— Begin Text block —
Single by Wendy James

from the album Now Ain't the Time for Your Tears
- B-side: "My Ballad to 46th Street"; "I Will Never Be Your Lover"; "To All Beginnings";
- Released: 5 April 1993
- Recorded: United Kingdom
- Genre: Alternative rock; pop punk;
- Length: 2:29
- Label: MCA
- Songwriters: Elvis Costello; Cait O'Riordan;
- Producer: Chris Kimsey

Wendy James singles chronology
| "The Nameless One" (1993) | "London's Brilliant" (1993) | "Do You Know What I'm Saying?" (1993) |

= London's Brilliant =

1993 single by Wendy James

"London's Brilliant" is a song by the former Transvision Vamp lead singer Wendy James. It was released in 1993 as the second single from her debut solo album Now Ain't the Time for Your Tears and was written by Elvis Costello and his then wife Cait O'Riordan. The single was unsuccessful upon release, peaking at a low number sixty-two on the UK Singles Chart.
— End Text block —
• Aim:
Please answer these questions from the text on "London's Brilliant":
(a) On what date was the single released?
(b) Who produced it?
(c) What was its peak position on the UK Singles Chart?
— Begin Provided information —
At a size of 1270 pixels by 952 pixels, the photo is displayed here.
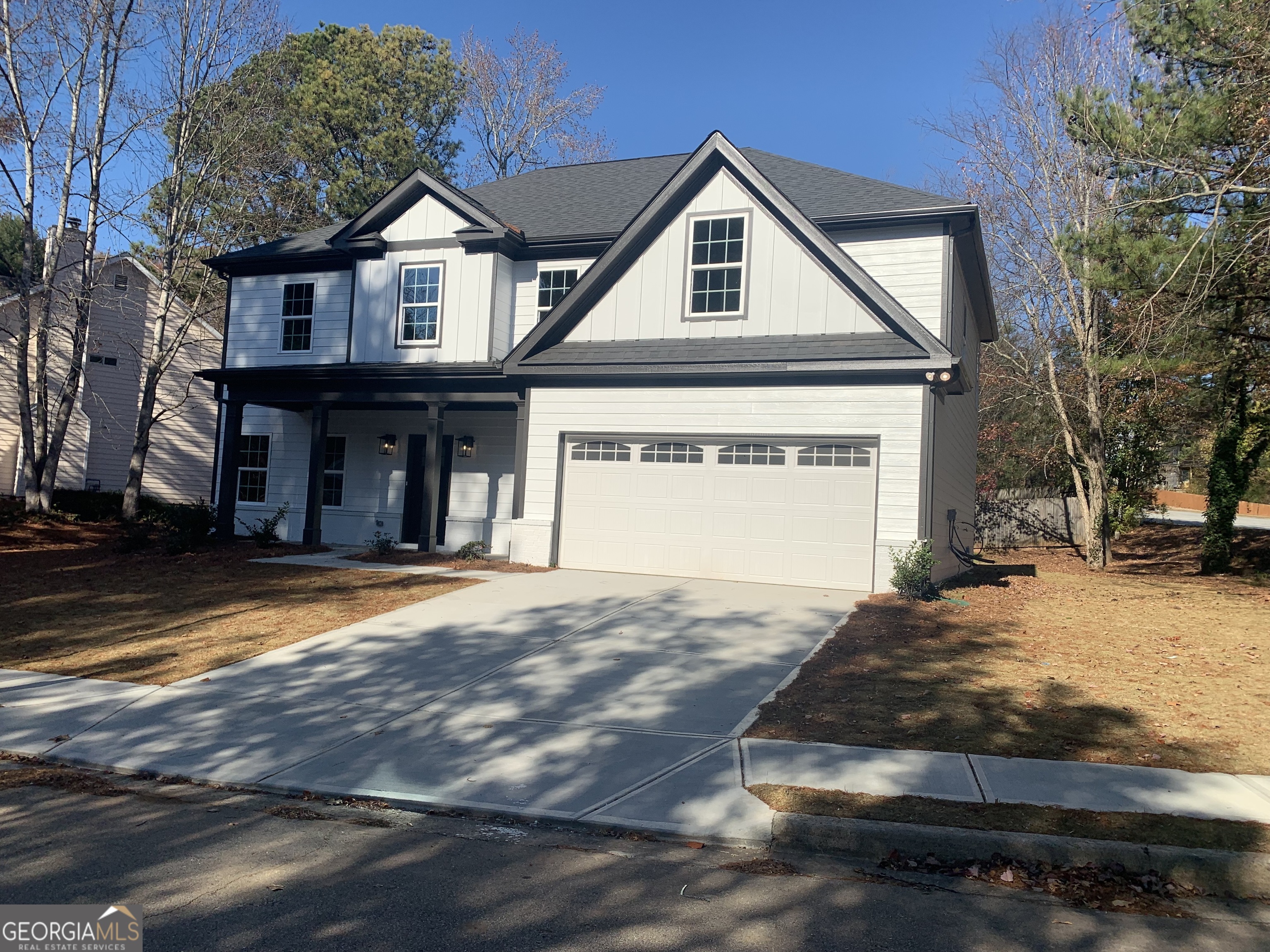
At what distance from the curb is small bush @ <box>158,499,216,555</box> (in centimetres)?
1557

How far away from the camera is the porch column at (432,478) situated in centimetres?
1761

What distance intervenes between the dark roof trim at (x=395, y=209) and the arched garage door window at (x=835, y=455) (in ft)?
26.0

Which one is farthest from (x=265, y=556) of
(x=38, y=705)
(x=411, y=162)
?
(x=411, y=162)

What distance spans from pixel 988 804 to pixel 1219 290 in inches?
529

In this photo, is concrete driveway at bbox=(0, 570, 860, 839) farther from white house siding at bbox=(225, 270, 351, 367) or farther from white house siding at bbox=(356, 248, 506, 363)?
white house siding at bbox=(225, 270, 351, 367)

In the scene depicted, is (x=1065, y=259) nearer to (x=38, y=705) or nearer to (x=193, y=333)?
— End Provided information —
— Begin Provided information —
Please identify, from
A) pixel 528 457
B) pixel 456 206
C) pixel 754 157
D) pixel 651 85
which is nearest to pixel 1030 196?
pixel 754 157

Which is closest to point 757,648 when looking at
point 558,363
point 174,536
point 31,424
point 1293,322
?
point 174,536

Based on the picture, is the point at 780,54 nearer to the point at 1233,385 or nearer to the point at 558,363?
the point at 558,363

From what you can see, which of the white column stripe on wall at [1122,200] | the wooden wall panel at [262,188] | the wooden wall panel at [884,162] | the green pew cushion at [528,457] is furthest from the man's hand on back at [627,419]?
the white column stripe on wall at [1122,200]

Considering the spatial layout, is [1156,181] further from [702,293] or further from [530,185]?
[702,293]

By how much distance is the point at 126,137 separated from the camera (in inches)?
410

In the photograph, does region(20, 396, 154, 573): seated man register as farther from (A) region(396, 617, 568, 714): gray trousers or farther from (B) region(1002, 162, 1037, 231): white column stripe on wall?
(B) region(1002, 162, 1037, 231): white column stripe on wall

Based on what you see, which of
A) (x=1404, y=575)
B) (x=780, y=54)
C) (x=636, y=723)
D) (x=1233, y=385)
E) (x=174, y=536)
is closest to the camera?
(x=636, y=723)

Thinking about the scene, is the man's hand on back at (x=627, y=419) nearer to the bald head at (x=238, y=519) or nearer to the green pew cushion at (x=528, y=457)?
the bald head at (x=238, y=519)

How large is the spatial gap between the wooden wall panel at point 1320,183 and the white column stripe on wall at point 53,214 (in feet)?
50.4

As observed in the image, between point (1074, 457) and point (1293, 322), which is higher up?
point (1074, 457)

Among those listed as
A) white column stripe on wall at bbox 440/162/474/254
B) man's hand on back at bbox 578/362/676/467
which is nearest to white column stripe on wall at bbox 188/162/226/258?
— End Provided information —
— Begin Provided information —
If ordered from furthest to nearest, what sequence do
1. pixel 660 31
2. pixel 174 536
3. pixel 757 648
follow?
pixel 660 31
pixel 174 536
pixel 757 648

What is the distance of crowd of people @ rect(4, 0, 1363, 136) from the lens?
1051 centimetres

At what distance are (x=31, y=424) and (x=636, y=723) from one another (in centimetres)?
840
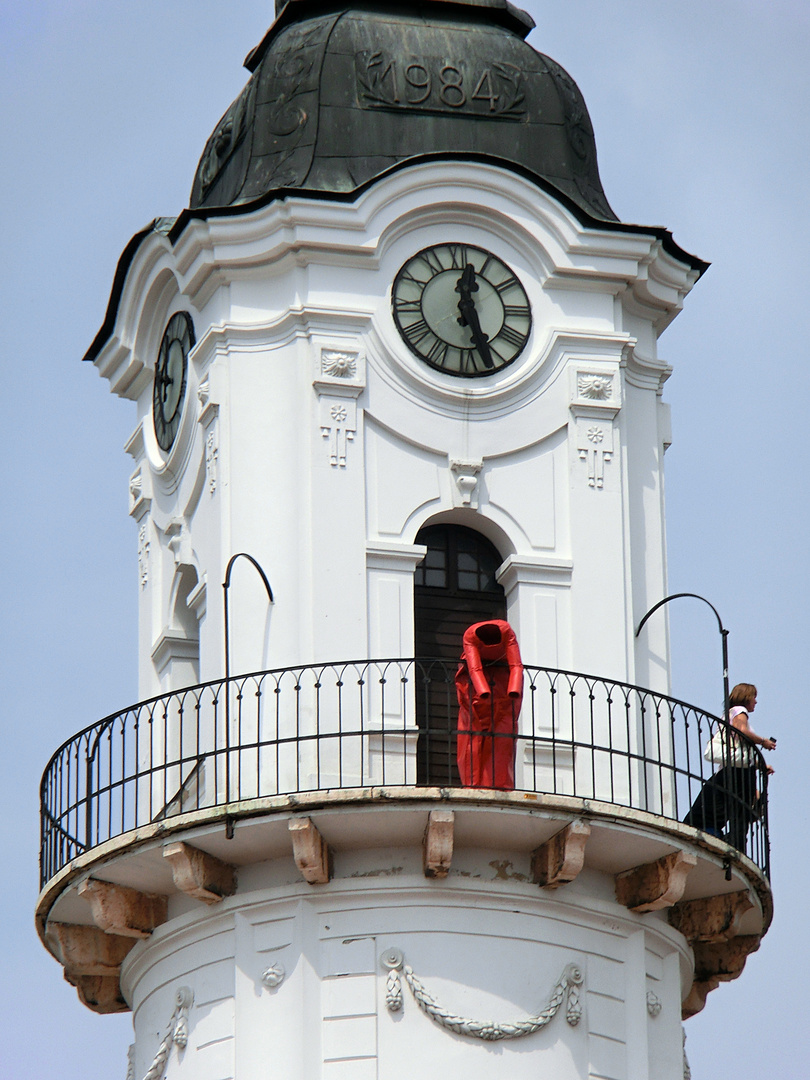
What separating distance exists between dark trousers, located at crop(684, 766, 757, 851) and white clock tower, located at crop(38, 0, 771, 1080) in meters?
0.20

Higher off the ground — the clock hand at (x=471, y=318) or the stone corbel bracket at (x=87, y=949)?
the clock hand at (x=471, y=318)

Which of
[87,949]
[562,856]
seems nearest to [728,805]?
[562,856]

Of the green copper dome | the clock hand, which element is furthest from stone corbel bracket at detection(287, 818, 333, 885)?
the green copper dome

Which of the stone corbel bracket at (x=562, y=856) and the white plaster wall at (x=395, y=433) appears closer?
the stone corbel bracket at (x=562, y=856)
— End Provided information —
• Result for this task:
(a) 5 April 1993
(b) Chris Kimsey
(c) Number sixty-two